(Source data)
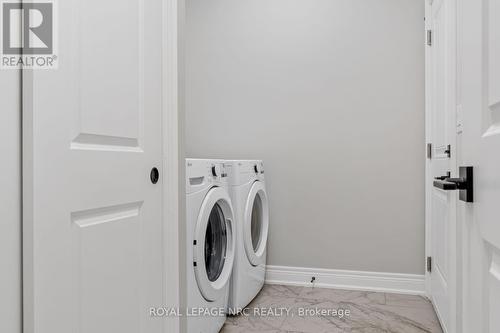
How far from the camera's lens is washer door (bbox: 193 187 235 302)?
1772 mm

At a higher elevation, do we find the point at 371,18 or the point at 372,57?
the point at 371,18

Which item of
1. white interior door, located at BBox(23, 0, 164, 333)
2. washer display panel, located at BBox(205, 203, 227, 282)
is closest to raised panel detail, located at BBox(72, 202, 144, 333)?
white interior door, located at BBox(23, 0, 164, 333)

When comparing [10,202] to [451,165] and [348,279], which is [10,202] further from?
[348,279]

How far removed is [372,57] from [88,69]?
2.22 m

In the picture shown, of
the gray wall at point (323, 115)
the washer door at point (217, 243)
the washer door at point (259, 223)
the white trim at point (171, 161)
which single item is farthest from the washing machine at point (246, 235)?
the white trim at point (171, 161)

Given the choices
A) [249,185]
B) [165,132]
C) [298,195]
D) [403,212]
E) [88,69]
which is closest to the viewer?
[88,69]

(Set problem) Without including the pictures, reproduce all entries exactly.

(Result of this exercise)
How far from the camera's lens is washer door (bbox: 193 187 235 302)?
1772 mm

At a higher elevation, do we find the point at 371,18 or the point at 372,57?
the point at 371,18

Which item of
1. white interior door, located at BBox(23, 0, 164, 333)
2. washer display panel, located at BBox(205, 203, 227, 282)
is closest to raised panel detail, located at BBox(72, 202, 144, 333)?
white interior door, located at BBox(23, 0, 164, 333)

When comparing [10,202] to [451,165] and [348,279], which is [10,202] further from?
[348,279]

How far removed is [372,57] from [88,69]?
2.22 m

In the picture shown, of
the gray wall at point (323, 115)
the washer door at point (217, 243)
the washer door at point (259, 223)
the white trim at point (171, 161)
which single item is farthest from the washing machine at point (246, 235)?
the white trim at point (171, 161)

Given the choices
A) [249,185]
B) [165,132]
C) [298,195]
D) [403,212]
E) [88,69]
which is closest to the viewer?
[88,69]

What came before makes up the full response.